**Stated task 1**
Answer these questions from the page on moving FTP files to AWS S3:
(a) What kind of client asked for help with automated file transfers?
(b) Which AWS service offers many triggering and scheduling options?
(c) What tool lets the setup be deployed in any AWS space?
**Stated task 2**
List every line of the records that contains the word "pavement".

**Page**
##########

Automating File Transfer from FTP Server to AWS S3 Bucket Using Terraform

A DoD client requested support with automated file transfers. The client has files placed in a common folder that can be accessed by the standard File Transfer Protocol (FTP). Given the FTP server’s connection information, the client requested the files to be moved to an Amazon Web Services (AWS) S3 bucket where their analysis tools are configured to use.

Automating the download and upload process would save users time by allowing for a scheduled process to transfer data files. This can be achieved using a combination of AWS Lambda and EC2 services. AWS Lambda provides a plethora of triggering and scheduling options and the power to create EC2 instances. By creating an EC2 example, a program or script can avoid Lambdas’ limitations and perform programmatic tasking such as downloading and uploading. Additionally, this can be done using Terraform to allow for deployment in any AWS space.

##########

**Record set**
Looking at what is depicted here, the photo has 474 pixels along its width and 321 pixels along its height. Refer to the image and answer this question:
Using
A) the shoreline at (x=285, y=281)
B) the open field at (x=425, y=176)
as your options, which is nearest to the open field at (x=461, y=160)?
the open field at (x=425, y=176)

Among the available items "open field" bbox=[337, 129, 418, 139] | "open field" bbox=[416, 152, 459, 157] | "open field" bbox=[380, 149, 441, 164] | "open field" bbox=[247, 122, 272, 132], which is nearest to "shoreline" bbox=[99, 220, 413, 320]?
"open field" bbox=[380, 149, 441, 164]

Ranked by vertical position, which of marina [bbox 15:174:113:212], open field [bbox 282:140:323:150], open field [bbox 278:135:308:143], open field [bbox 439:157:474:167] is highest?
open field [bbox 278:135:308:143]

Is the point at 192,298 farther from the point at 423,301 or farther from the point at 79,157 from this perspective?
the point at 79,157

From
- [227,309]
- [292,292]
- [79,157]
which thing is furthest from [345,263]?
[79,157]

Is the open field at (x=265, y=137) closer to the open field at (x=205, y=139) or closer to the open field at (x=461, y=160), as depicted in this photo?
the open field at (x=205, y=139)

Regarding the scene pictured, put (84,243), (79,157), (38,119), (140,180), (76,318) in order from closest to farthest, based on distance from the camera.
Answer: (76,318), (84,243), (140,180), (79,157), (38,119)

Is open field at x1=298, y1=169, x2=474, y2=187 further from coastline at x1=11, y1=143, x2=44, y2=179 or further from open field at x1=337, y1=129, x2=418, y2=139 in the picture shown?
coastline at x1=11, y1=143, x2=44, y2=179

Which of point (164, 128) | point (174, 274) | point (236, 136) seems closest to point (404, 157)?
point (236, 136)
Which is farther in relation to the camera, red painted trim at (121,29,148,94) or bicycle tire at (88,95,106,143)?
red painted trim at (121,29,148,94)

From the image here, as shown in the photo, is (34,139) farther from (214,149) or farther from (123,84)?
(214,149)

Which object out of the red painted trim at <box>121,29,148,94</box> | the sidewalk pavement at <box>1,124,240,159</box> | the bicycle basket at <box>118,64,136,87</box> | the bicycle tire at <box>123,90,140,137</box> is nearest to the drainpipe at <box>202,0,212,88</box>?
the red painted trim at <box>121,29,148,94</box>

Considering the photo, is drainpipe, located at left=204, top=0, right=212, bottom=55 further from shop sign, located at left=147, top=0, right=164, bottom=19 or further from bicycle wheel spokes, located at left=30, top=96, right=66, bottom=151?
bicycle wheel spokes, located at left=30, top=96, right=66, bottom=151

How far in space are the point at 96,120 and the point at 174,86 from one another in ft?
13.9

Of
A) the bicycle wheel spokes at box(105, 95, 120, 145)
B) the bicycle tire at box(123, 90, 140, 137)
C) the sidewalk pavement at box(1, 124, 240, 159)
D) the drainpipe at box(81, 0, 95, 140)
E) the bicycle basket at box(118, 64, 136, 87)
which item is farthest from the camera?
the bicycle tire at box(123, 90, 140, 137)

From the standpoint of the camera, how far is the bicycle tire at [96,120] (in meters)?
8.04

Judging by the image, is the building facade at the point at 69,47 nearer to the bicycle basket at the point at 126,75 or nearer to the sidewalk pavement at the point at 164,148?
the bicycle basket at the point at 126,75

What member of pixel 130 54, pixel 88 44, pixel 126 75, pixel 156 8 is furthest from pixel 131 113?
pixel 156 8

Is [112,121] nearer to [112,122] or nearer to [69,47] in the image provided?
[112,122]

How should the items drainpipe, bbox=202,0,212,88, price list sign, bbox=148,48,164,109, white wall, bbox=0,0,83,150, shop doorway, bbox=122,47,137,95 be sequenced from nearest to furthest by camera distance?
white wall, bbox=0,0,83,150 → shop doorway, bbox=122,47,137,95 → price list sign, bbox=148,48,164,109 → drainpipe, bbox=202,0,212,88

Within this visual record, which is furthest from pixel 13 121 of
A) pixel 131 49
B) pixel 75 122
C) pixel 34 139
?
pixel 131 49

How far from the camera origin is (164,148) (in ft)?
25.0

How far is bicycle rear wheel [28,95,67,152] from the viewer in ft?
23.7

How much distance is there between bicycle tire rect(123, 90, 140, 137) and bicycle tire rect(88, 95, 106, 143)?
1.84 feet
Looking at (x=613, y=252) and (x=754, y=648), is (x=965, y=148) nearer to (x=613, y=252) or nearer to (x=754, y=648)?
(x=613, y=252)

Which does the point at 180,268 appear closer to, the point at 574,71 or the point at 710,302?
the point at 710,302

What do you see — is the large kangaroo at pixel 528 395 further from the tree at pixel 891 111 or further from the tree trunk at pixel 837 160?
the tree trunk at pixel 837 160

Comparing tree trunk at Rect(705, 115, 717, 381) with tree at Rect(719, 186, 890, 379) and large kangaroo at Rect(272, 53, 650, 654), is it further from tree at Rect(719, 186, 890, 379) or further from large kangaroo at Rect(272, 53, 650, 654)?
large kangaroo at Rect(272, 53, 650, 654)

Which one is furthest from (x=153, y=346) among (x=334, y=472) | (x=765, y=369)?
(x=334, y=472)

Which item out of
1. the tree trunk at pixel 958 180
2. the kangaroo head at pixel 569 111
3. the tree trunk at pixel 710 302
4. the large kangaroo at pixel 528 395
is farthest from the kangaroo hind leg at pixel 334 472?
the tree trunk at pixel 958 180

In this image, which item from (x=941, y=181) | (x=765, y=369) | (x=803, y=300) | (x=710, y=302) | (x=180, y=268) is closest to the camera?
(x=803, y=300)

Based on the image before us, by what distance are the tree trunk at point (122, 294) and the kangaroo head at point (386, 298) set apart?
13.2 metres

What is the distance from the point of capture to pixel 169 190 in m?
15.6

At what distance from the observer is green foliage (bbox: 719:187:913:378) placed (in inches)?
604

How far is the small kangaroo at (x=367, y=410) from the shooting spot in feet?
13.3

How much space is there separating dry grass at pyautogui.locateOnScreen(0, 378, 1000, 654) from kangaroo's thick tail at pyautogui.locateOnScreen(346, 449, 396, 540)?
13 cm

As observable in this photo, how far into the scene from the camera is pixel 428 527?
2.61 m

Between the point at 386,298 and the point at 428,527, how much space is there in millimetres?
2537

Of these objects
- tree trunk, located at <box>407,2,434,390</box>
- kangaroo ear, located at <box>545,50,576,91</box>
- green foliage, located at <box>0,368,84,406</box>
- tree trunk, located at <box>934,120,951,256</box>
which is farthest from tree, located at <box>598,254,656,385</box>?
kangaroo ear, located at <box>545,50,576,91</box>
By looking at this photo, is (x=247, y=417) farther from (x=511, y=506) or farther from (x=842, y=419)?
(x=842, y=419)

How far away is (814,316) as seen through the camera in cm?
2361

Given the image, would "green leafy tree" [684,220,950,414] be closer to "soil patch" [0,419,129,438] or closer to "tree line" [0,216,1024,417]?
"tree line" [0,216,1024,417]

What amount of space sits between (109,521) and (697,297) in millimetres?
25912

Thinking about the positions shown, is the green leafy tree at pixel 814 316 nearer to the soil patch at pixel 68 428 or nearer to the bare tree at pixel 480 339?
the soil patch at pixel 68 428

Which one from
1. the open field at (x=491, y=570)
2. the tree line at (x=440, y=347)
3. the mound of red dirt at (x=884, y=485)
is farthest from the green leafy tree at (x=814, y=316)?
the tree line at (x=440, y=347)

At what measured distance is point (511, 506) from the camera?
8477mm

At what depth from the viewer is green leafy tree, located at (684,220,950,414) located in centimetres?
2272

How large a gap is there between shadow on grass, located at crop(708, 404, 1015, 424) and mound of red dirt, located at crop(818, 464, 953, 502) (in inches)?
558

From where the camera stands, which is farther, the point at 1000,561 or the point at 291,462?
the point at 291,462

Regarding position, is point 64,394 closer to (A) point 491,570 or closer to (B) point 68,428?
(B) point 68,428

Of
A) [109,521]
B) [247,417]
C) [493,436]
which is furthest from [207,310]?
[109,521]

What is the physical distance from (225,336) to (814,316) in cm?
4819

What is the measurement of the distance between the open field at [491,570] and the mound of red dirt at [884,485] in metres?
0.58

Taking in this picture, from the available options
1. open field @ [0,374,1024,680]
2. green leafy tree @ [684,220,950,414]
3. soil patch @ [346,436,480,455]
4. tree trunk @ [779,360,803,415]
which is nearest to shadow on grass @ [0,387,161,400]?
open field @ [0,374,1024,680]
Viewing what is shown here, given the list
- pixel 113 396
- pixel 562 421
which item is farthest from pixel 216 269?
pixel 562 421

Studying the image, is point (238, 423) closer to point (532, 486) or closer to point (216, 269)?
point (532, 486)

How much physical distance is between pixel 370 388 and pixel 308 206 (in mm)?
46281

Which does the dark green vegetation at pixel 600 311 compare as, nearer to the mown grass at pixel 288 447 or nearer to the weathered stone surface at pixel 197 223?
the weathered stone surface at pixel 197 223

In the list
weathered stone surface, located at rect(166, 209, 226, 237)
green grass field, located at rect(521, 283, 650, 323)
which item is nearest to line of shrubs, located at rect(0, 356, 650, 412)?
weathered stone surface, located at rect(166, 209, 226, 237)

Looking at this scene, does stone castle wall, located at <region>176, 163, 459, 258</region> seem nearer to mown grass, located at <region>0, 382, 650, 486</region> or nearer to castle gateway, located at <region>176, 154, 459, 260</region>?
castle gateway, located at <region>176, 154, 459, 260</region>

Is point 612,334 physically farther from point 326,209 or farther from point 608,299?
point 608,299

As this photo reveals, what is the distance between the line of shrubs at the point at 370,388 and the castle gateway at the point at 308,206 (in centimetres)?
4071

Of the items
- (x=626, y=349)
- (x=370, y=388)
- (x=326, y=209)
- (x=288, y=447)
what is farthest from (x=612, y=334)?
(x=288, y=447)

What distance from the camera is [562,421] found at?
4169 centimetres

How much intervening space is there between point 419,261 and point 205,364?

##########

**Solution 1**
(a) A DoD client
(b) AWS Lambda
(c) Terraform

**Solution 2**
Which object out of the red painted trim at <box>121,29,148,94</box> | the sidewalk pavement at <box>1,124,240,159</box> | the bicycle basket at <box>118,64,136,87</box> | the bicycle tire at <box>123,90,140,137</box> is nearest to the drainpipe at <box>202,0,212,88</box>?
C) the sidewalk pavement at box(1, 124, 240, 159)
Judging by the image, is the building facade at the point at 69,47 nearer to the bicycle basket at the point at 126,75 or nearer to the sidewalk pavement at the point at 164,148?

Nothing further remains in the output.